Take the entries that follow and write each one out exactly.

================================

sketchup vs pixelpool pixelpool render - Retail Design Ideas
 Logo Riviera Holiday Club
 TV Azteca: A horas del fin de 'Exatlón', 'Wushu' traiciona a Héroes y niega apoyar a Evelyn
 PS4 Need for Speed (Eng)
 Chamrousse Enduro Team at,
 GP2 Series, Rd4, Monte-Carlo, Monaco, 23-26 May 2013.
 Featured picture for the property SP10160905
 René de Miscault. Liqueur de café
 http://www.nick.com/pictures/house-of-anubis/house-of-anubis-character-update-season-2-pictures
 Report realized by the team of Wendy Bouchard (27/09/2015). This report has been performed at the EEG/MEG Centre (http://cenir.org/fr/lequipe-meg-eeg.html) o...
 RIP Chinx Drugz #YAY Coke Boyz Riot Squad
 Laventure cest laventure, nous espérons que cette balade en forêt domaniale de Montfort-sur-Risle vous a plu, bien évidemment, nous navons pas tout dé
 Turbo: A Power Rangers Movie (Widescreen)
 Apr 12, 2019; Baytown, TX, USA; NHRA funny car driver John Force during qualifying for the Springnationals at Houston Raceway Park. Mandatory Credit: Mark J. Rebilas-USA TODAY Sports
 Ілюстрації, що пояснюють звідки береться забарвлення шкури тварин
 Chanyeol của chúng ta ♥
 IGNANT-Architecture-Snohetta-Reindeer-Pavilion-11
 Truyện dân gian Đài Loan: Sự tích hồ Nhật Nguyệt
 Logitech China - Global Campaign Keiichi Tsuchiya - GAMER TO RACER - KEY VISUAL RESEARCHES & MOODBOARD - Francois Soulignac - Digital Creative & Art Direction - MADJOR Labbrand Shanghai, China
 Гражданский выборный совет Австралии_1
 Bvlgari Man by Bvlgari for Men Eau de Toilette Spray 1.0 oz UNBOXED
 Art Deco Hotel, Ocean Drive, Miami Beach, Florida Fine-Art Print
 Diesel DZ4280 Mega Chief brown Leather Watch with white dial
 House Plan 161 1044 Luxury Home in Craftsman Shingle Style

================================

*Result of this task*
sketchup vs pixelpool pixelpool render - Retail Design Ideas
 Logo Riviera Holiday Club
 TV Azteca: A horas del fin de 'Exatlón', 'Wushu' traiciona a Héroes y niega apoyar a Evelyn
 PS4 Need for Speed (Eng)
 Chamrousse Enduro Team at,
 GP2 Series, Rd4, Monte-Carlo, Monaco, 23-26 May 2013.
 Featured picture for the property SP10160905
 René de Miscault. Liqueur de café
 http://www.nick.com/pictures/house-of-anubis/house-of-anubis-character-update-season-2-pictures
 Report realized by the team of Wendy Bouchard (27/09/2015). This report has been performed at the EEG/MEG Centre (http://cenir.org/fr/lequipe-meg-eeg.html) o...
 RIP Chinx Drugz #YAY Coke Boyz Riot Squad
 Laventure cest laventure, nous espérons que cette balade en forêt domaniale de Montfort-sur-Risle vous a plu, bien évidemment, nous navons pas tout dé
 Turbo: A Power Rangers Movie (Widescreen)
 Apr 12, 2019; Baytown, TX, USA; NHRA funny car driver John Force during qualifying for the Springnationals at Houston Raceway Park. Mandatory Credit: Mark J. Rebilas-USA TODAY Sports
 Ілюстрації, що пояснюють звідки береться забарвлення шкури тварин
 Chanyeol của chúng ta ♥
 IGNANT-Architecture-Snohetta-Reindeer-Pavilion-11
 Truyện dân gian Đài Loan: Sự tích hồ Nhật Nguyệt
 Logitech China - Global Campaign Keiichi Tsuchiya - GAMER TO RACER - KEY VISUAL RESEARCHES & MOODBOARD - Francois Soulignac - Digital Creative & Art Direction - MADJOR Labbrand Shanghai, China
 Гражданский выборный совет Австралии_1
 Bvlgari Man by Bvlgari for Men Eau de Toilette Spray 1.0 oz UNBOXED
 Art Deco Hotel, Ocean Drive, Miami Beach, Florida Fine-Art Print
 Diesel DZ4280 Mega Chief brown Leather Watch with white dial
 House Plan 161 1044 Luxury Home in Craftsman Shingle Style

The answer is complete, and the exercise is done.